— SHORT PROBLEM 1 —
Gather every line of the entries that contains the word "white". Case counts.

This possibility sounds like Zélide setting her cap at the Chevalier, a thing that she would often contrive to do. But perhaps she was not entirely serious? She continued: ‘But I have a father and mother: I do not want to cause their deaths or poison their lives. So I will not be a Ninon; I would like to be the wife of a man of character – a faithful and virtuous wife – but for that, I must love and be loved.’
But then, was Zélide entirely serious about marriage either? ‘When I ask myself whether – supposing I didn’t much love my husband – whether I would love no other man; whether the idea of duty, of marriage vows, would hold up against passion, opportunity, a hot summer night … I blush at my response!’ Here was a premonition of the choice that has increasingly faced so many women ever since: career or marriage, freedom or faithfulness, or some daring combination of the two.
The extraordinary fascination of Zélide’s life story lies in how this choice worked out in practice over the next forty years. It was not by any means as she had planned it. She did marry and settle on a country estate, but she never had children, and she was desperately lonely for much of her life. Equally, she did write books, notably the influential and tragic love story Caliste (1787), and the proto-feminist novel Three Women (1795). And she did have her hot summer nights. But she was intellectually isolated, and ended by pouring much of her emotional life into letter-writing. The great social changes of the French Revolution came too late to save her. After her death in 1805, at the age of sixty-five, her books and her story were soon apparently forgotten.
Despite all her determination to direct her own life, Zélide’s destiny was shaped and influenced by four very different men. The first was her older and clandestine correspondent the Chevalier d’Hermenches, a close friend of Voltaire’s, the sophisticated familiar of the Swiss and Paris salons, whose powerful influence – both emotional and literary – lasted until Zélide was past thirty. He was a clever man who understood her very well, but he was also an ambiguous friend, who like Valmont in Les Liaisons Dangereuses (1782) was perhaps ultimately planning to set her up as his mistress. Zélide may have colluded in this, enjoying what she called ‘the salt’ and flattering attention of his witty letters, flirting with him and cooperating in his mad matrimonial schemes (which seemed perilously like propositions of a ménage-à-trois). He may eventually have ruined her chances of making a happy and truly fulfilling marriage.
The second figure is one of the many rather preposterous suitors who were drawn like moths to Castle Zuylen. This was none other than the young Scottish law student, traveller on the Grand Tour, and would-be seducer, James Boswell Esquire. Boswell came to Utrecht in 1763, at the age of twenty-five, shortly after he had first met Dr Johnson in London. He was satisfactorily deep in his own emotional crisis, struggling with manic-depressive episodes: the mania provoking brief, unsatisfactory sexual encounters, and the depression producing long, soothing and reliable assignations with drink.

— EXERCISE MATERIALS —
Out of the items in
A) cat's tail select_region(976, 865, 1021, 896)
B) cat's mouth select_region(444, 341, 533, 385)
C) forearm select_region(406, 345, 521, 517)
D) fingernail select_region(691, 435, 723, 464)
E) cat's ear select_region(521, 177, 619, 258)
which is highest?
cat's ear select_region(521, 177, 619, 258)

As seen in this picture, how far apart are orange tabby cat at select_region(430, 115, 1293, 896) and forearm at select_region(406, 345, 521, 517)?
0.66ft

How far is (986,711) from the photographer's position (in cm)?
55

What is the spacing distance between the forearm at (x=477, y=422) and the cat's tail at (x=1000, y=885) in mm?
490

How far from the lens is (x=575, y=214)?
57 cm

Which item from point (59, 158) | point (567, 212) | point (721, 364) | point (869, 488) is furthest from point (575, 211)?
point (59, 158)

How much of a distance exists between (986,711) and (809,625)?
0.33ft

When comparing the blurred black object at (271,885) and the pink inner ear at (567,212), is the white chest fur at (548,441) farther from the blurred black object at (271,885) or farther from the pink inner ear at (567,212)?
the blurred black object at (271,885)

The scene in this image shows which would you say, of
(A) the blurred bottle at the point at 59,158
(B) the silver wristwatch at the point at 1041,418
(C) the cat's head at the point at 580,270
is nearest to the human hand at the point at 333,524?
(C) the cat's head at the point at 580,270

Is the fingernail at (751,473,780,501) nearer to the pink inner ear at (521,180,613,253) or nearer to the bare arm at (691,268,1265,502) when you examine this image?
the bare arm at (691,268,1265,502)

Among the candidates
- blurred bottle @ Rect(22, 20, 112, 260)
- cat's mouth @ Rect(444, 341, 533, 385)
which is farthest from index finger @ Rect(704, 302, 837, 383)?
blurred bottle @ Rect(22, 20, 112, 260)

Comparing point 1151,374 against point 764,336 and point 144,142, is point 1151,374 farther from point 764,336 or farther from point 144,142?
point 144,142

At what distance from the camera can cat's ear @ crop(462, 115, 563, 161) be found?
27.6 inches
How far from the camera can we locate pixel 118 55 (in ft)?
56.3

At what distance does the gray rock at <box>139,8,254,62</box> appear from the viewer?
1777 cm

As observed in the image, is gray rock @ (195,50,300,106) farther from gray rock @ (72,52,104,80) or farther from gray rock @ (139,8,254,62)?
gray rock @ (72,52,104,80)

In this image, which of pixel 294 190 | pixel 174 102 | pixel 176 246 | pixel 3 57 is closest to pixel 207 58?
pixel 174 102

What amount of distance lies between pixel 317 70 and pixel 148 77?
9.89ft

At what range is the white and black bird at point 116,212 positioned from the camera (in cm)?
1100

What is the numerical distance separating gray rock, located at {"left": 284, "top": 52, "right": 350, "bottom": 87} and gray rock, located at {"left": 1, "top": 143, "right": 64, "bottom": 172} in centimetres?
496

— SHORT PROBLEM 2 —
In the passage about Zélide above, why does she say she will not be a Ninon?

— CORRECT ANSWER 1 —
When comparing the blurred black object at (271,885) and the pink inner ear at (567,212), is the white chest fur at (548,441) farther from the blurred black object at (271,885) or farther from the pink inner ear at (567,212)?
At what range is the white and black bird at point 116,212 positioned from the camera (in cm)?

— CORRECT ANSWER 2 —
She says she has a father and mother and does not want to cause their deaths or poison their lives. So instead she would like to be the faithful and virtuous wife of a man of character.